If the same investigation and methods were performed individually within each expansion state (hypothetical), my guess is the results would be as varied as the states themselves. Mcaid rates and access, along with quality, will dictate conclusions. In aggregate the results mean something, but seeing as Mcaid so state-driven, I am reluctant to cite this study as a likely “cost-effective win” for team public payer.
Medicaid is a critical safety net/backstop for old-age convalescent care and ER visits.

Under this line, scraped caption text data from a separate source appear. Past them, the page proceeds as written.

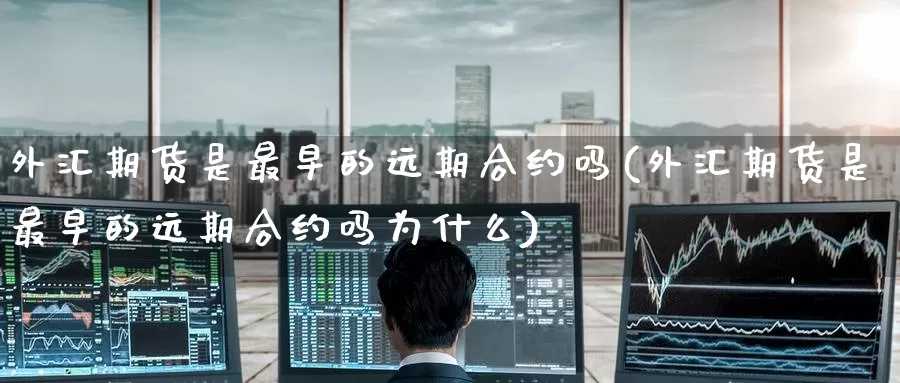外汇期货是最早的远期合约吗(外汇期货是最早的远期合约吗为什么)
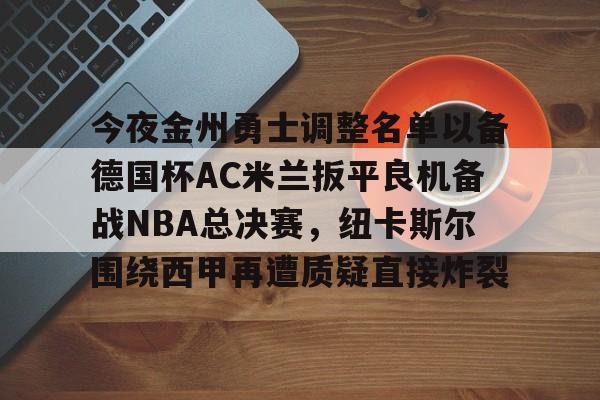 ManbetX体育-今夜金州勇士调整名单以备德国杯AC米兰扳平良机备战NBA总决赛，纽卡斯尔围绕西甲再遭质疑直接炸裂的简单介绍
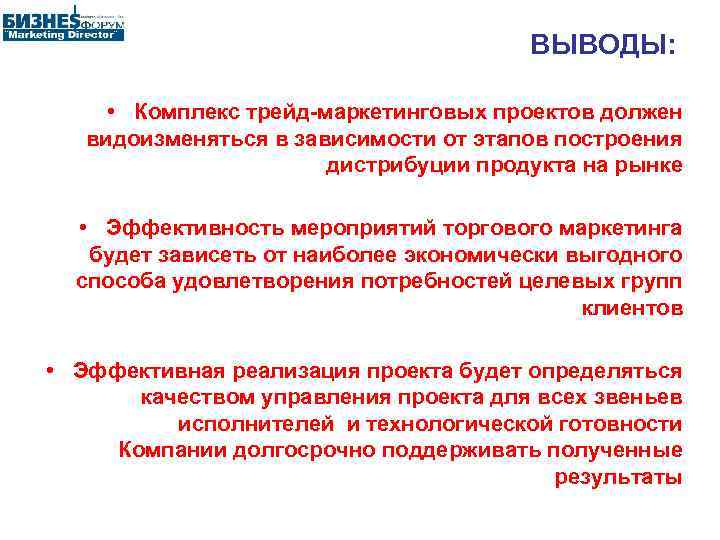 ВЫВОДЫ: • Комплекс трейд-маркетинговых проектов должен видоизменяться в зависимости от этапов построения дистрибуции продукта
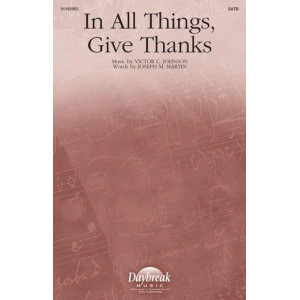 In All Things, Give Thanks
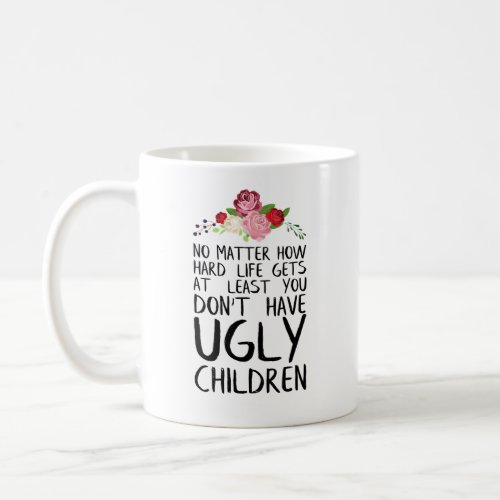Dont Have Ugly Children  Funny Quote Black Text  Coffee Mug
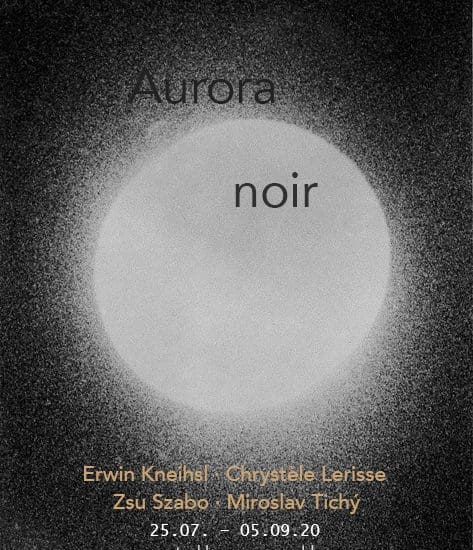 Aurora Noir - Chrystele Lerisse - Treignac Projec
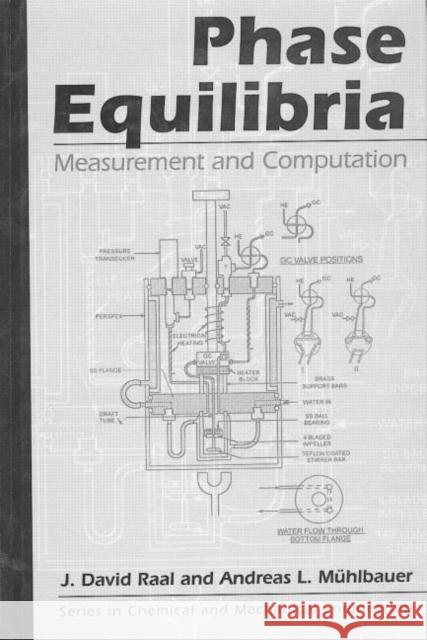 Phase Equilibria: Measurement & Computation Muhlbauer, Andreas L. 9781560325505 CRC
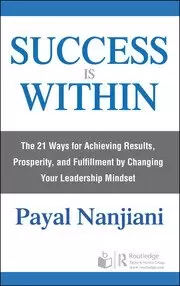 Image of Success Is Within The 21 Ways for Achieving Results Prosperity and Fulfillment by Changing Your Leadership Mindset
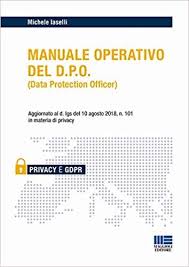 Scarica Manuale Operativo Del Dpo Libro Pdf Michele Iaselli Scarica E Leggi Online Libri Manuale Leggende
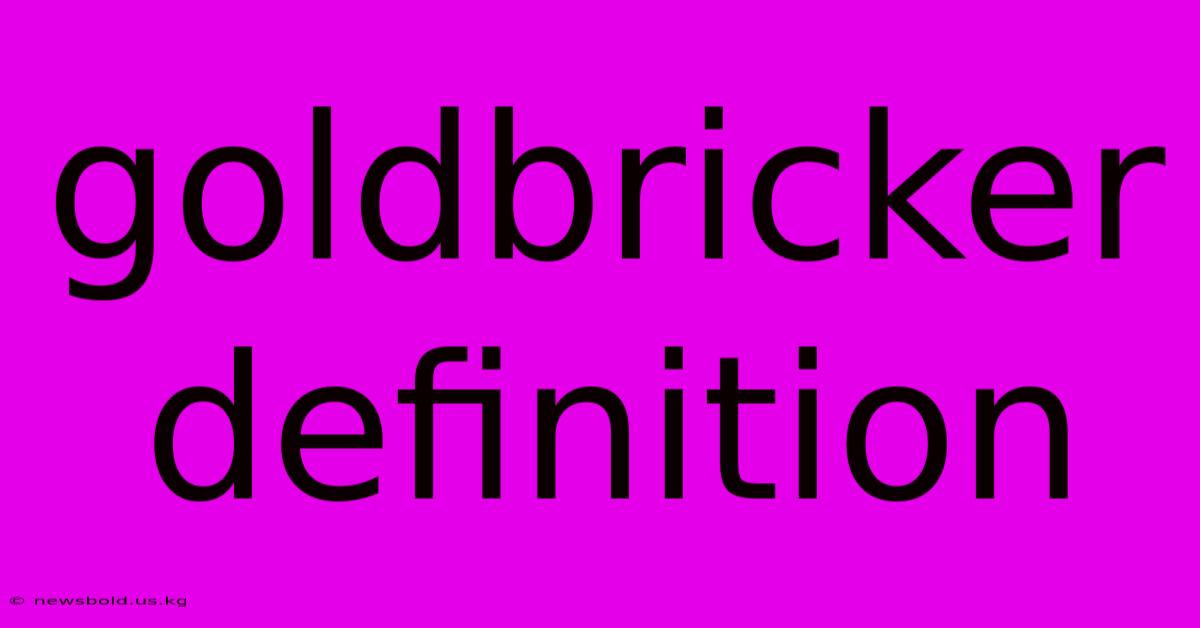 Goldbricker Definition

In my experience, it’s pretty useless for routine medical care because virtually no doctors outside a hospital accept it. Medicaid reimbursements are so low, it’s probably easier for them to provide free care and then write it off as a charitable donation or something. Dave, any thoughts from a policy standpoint on raising Medicaid reimbursement rates for GPs and other basic providers? Is it just “well, pay them more,” (= higher costs/budgets) or are there other issues to consider?
Not really responding to your post, but the year I spent on private ACA coverage in a non-expansion state; I was always refused service until I coughed up some money “to cover the deductible” . Sometimes a lot – like $400. As soon as I went back to employee insurance this stopped. Often when calling an office to set up a visit – when I told them my carrier’s ACA plan, I would get a nasty big fat no response. I am fortunate and not poor, just a bit disturbing to see first hand how less fortunate folks are treated.